Text block ->
* * *

The concept of a “Store Within a Store” (SWAS) is a modern and innovative retail strategy where a distinct area within a larger retail establishment is specifically allocated and utilized by another brand or retailer to function as a semi-independent shop. This unique and mutually beneficial arrangement enables the guest brand or retailer to effectively display and sell its range of products within the physical boundaries of the host store.
In this setup, the guest store operates as a separate entity within the larger framework of the host store. It often maintains its own unique branding, design layout, and staff who are trained to represent the guest brand. This gives the guest brand an opportunity to create a unique shopping experience for customers within the larger store.
This strategic approach is employed by brands and retailers for a variety of reasons. One of the primary advantages is that it allows for the expansion of market presence without the significant investment required to establish a standalone store. It provides an avenue for guest brands to reach new audiences and demographics, and to benefit from the established foot traffic and customer base of the host store.
SWAS is particularly prevalent in department stores, shopping malls, or other retail environments where multiple brands coexist under the same roof. This arrangement offers a mutually beneficial scenario for both the host and guest retailers. The host retailer benefits from an increased variety of products, potentially attracting more customers, while the guest retailer gains exposure and access to a larger customer base without the need for a significant capital outlay.
What are Some Potential Benefits of SWAS?
When we observe the modern retail landscape, we are led to ask, “Why are more and more brands opting for the store-within-a-store model?” This question has become increasingly relevant and pressing with the rise and proliferation of the store-in-store concept. Naturally, the answer to this query is not singular or straightforward, but rather multifaceted.

* * *

Stored records ->

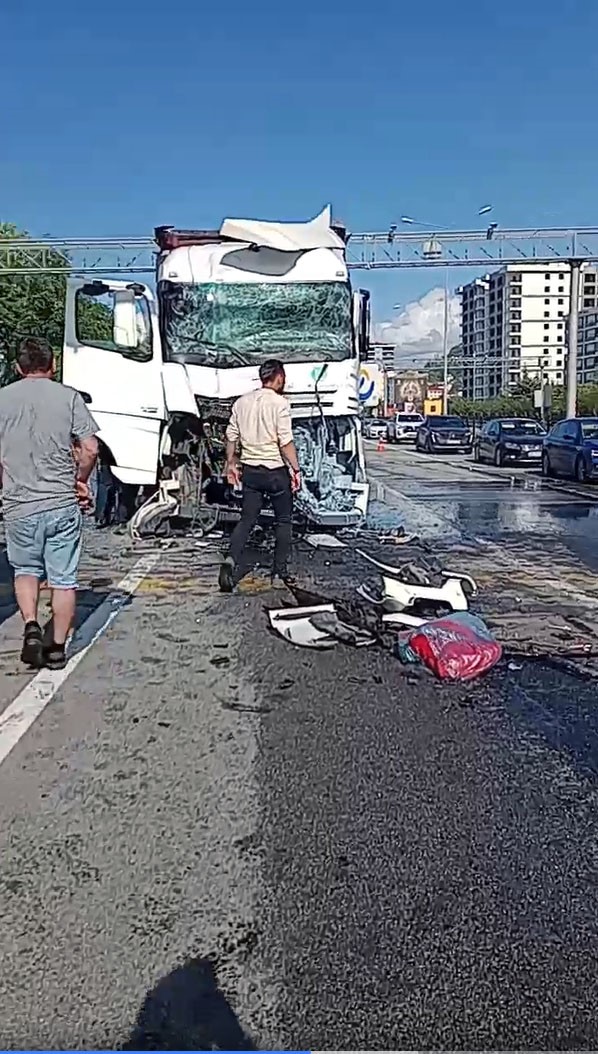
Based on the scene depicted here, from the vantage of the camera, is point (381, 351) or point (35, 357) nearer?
point (35, 357)

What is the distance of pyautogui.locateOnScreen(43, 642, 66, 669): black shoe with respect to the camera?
7039mm

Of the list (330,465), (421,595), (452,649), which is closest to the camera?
(452,649)

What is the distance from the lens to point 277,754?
532cm

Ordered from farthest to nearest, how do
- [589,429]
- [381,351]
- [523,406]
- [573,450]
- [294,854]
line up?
[523,406]
[381,351]
[589,429]
[573,450]
[294,854]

* * *

Set task 1 -> List every feature that the store-within-a-store text says a guest store often keeps as its own.
Set task 2 ->
For each statement, say whether the store-within-a-store text agrees, and quote the words that settle it:
(a) The host retailer gains a wider variety of products.
(b) Setting up a store within a store takes about the same investment as opening a standalone store.
(c) The answer to why brands choose this model is a single, simple one.
Set task 3 -> Carry the store-within-a-store text forward, picking up after its last sentence.
The data has nothing to do with what is asked here.

Expected answer 1 ->
- Branding
- Design layout
- Staff trained to represent the guest brand

Expected answer 2 ->
(a) Yes: "The host retailer benefits from an increased variety of products"
(b) No: "without the significant investment required to establish a standalone store"
(c) No: "the answer to this query is not singular or straightforward, but rather multifaceted"

Expected answer 3 ->
The store-within-a-store model is beneficial for everyone involved – the host store, the guest store, and especially the customers. To understand why this model is becoming popular, we need to look at it from different perspectives, starting with the guest store.
Perspective of Guest Store:
- The concept of the store-within-a-store (SWAS) represents a critical strategy for guest stores seeking to broaden their reach and appeal to diverse audiences. This approach provides a unique platform to showcase their products and services to a wider market.
- For companies that may be uncertain about the feasibility of opening large, standalone stores in specific regions, this model serves as an innovative solution. It allows them to conduct market research, and in the process, increase their visibility in regions where their presence may not be as robust.
- Economically, the guest retailer stands to gain a significant cost advantage by establishing mini stores within larger, more established stores. This strategy allows them to enjoy a retail presence at a fraction of the cost, thereby reducing substantial rental expenses.
- The guest store does not need to make extra efforts to attract customers. The foot traffic generated by the main store naturally facilitates product visibility, thereby increasing potential sales rates. This built-in customer base is a significant advantage of the SWAS model.
- Lastly, opportunities for cross-promotions with the host store present themselves. These promotional activities, when executed effectively, can further boost sales and revenues for both parties involved, creating a mutually beneficial partnership.
Perspective of Home Store:
- Host retailers employ sophisticated data analysis tools such as heatmap and zone analytics, derived from people counting solutions. These tools allow them to pinpoint low-traffic areas within their stores. Once identified, they make the strategic decision to lease these spaces, effectively transforming them from underutilized areas into productive, revenue-generating zones.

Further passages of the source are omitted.